One video posted to social media shows crowds of people carrying signs with various slogans written on them. One read: "If it swoops, it snoops. Birds aren't real. Wake up sheeple."
Another demonstrator's sign claimed that when birds innocuously sit on power lines, they are in fact charging their batteries. It's unclear how many people showed up.
The movement, called Birds Aren't Real, is considered to be tongue-in-cheek, possibly making a dry mockery of genuine conspiracy theorists. Bird protection society Audubon has called the group a marketing scheme to sell related merchandise.
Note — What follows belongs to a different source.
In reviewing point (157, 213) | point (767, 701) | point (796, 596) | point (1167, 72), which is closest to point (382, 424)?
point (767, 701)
One prominent group member, Peter McIndoe, has represented the group in media reports a number of times. On its website, the group acknowledges him as a representative.
McIndoe told news site Block Club Chicago in 2018 that the campaign is meant to show "we are living in a post-truth era," and he told Newsweek this year that the group is a "post-truth era comedy project."
Birds Aren't Real has been operating for years, having created a Twitter account in 2017. News stories documenting the group's publicity stunts over the years can be traced back to 2018—though McIndoe told Newsweek in March that it has been operating since the 1950s.
According to a PSA video produced by the group, the U.S. government has been killing off birds since the Eisenhower administration and replacing them with "sophisticated robot replicas" with five megapixel cameras and tracking systems.
'Liquid Tracking Apparatus'
Amid this week's Springfield rally, McIndoe told reporters that he believes birds are "charging on power lines" and that "bird poop on cars is liquid tracking apparatus."
CBS 42 reported that followers of the group are making fun of mainstream conspiracy theories such as QAnon.
Yet McIndoe doesn't break character during media interviews. Audubon states McIndoe is a 20-year-old college student at the University of Memphis, Tennessee, and the "creative muscle" behind the group.
McIndoe defended the group's legitimacy in a phone call with Audubon, stating: "The thought that this could be used to make a satire of a dark and tense time in American culture—I find those things to be baloney."
As of Friday afternoon the Birds Aren't Real group on Reddit boasted more than 385,000 members. Its Instagram account—on which there are links to the group's merchandise page—shows it has 319,000 followers.
Earlier this month, the FBI warned that followers of the conspiracy group QAnon could engage in violence against political opponents, according to a threat assessment sent to lawmakers and obtained by CNN.